Lowering The Boom On Marketers
But by filtering these photos through its own servers, however, Google may have shut out the use of Web bugs or beacons—bits of code that lets an advertiser know that an email has been opened. Marketers use images as beacons because, at least until now, services like Gmail would load such images from an advertiser’s own web server. Any image can be a beacon, even an invisible one no more than a pixel wide.

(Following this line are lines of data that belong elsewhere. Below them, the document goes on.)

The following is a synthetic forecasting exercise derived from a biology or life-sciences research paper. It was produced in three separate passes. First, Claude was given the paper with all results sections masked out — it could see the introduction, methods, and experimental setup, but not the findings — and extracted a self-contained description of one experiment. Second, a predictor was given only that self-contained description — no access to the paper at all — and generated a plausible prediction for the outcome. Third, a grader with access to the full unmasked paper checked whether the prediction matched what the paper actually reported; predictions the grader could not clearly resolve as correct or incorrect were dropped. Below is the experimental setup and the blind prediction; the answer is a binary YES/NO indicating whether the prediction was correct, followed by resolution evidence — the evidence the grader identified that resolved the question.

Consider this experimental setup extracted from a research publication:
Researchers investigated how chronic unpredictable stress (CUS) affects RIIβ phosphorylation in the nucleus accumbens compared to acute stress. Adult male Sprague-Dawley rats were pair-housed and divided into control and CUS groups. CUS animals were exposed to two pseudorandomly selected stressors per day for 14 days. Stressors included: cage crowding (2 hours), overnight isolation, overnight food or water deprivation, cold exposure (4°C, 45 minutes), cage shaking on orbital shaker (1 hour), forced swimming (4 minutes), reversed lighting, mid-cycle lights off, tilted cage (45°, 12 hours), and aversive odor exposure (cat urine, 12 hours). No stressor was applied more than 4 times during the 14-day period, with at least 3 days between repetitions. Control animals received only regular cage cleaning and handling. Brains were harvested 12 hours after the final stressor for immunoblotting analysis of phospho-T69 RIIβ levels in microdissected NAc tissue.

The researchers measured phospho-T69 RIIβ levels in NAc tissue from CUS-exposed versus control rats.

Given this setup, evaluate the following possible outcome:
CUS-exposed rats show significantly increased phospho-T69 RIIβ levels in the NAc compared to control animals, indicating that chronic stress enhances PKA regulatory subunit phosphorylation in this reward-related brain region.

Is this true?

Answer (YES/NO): YES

Rae-Grant likens the image proxying to Gmail’s other protective features like default https access, suspicious activity detection, and free two-step verification. Marketers, however, are already a bit anxious about the change. At Econsultancy, a publisher of online business advice, email-marketing expert Philip Storey noted the following likely consequences for his audience:
- Marketers won’t be able to tell whether you’ve opened an email for the second or subsequent time
- Web bugs won’t report reliable geolocations for opened emails, as they’ll pick up the IP addresses of Gmail servers, not recipients
- Countdown clocks sent as animated images won’t show the right time if email is opened a second or subsequent time
- Analytics will only track the first time an email is opened
- Marketers won’t be able to update or change images once they’re sent out
Others put on a brave face. “It is important to remember that images still have the same impact for email marketers as always,” Matt Hayes, co-founder of Kickdynamic, told EConsultancy. “When users go back and re-open the email for the second time the same image is also displayed as normal. The user experience remains unaffected.”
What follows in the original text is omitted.